Ekonomide daralma ödenecek taksitin ilk bedeli

Hemen yukarıda özetlemeye çalıştığımız, yaşanmışlıklardan türetilmiş dersler bundan sonrası açısından özel bir önem taşıyor. Kırılganlıklarımızı olabildiğince azaltmak ve bir daha benzer sıkıntılara düşmemek için, bedel ödemek zorundayız; bundan kaçınmanın artık faydası yok, zararı ise çok!

Ekonomideki daralma ödenecek bedelin ilk taksiti olabilir; cari açığın küçülmesi ve sorunların daha fazla ağırlaşmaması için gereklidir.
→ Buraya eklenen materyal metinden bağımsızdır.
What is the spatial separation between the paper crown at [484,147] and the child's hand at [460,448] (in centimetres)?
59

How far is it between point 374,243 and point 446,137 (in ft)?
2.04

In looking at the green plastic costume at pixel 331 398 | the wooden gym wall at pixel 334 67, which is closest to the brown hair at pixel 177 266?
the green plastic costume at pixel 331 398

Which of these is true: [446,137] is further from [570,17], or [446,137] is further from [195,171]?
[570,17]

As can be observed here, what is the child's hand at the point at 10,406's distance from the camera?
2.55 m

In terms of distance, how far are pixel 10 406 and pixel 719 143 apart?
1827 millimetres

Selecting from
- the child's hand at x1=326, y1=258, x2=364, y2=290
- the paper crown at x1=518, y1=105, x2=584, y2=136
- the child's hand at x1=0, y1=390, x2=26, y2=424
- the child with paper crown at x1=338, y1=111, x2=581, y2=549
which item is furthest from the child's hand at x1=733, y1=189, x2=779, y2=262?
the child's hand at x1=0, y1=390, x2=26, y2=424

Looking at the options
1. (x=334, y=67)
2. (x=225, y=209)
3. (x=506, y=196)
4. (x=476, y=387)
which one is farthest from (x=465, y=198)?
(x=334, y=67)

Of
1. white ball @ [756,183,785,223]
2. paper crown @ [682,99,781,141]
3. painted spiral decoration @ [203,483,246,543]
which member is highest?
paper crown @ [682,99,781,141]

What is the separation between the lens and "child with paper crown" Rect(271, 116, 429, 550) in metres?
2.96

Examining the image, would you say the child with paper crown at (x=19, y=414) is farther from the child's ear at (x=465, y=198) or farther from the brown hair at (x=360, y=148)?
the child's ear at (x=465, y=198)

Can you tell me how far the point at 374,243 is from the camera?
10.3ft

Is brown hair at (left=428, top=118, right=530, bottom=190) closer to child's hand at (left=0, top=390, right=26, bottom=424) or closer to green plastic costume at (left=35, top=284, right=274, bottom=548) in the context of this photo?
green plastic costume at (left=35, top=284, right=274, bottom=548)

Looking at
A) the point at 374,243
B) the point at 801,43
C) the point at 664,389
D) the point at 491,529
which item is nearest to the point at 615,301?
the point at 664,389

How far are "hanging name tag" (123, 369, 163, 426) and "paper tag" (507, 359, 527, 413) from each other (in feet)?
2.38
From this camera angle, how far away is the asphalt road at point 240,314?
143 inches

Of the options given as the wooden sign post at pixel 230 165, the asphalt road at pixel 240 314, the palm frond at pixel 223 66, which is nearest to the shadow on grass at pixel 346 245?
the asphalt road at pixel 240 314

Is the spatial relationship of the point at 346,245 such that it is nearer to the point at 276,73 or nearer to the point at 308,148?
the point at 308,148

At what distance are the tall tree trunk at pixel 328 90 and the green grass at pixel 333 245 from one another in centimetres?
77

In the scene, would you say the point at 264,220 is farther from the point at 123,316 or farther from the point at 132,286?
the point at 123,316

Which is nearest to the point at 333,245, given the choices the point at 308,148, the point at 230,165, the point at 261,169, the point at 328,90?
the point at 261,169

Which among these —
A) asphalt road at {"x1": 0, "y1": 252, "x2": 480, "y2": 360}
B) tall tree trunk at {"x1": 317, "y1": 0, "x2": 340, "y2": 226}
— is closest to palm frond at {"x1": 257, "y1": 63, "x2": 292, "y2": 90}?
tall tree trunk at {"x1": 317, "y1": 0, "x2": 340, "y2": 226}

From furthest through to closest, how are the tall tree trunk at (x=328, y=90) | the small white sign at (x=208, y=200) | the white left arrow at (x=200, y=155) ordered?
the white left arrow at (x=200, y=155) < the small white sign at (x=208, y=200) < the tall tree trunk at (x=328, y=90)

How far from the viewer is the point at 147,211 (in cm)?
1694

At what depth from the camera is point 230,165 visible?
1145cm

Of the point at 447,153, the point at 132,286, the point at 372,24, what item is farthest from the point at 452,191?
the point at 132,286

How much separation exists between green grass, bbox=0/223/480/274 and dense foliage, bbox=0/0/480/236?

Siyasi İradeye rağmen yaşanan kriz sayesinde, bu aşamaya geçilmiştir. Döviz kuru ve faizlerdeki artış iç talebi daraltmış ve cari açık küçülmeye başlamıştır. Döviz kuru ve faizleri piyasa dışı yaklaşımlar ile gerileterek kazanımları korumaya çalışmak, bu aşamadan sonra geçici bir süre için birilerini aldatmak dışında bir işe yaramaz; sorunları ağırlaştıracağı ve kırılganlığı azdıracağı için ödenecek bedellerin katlanarak büyümesine sebep olabilir.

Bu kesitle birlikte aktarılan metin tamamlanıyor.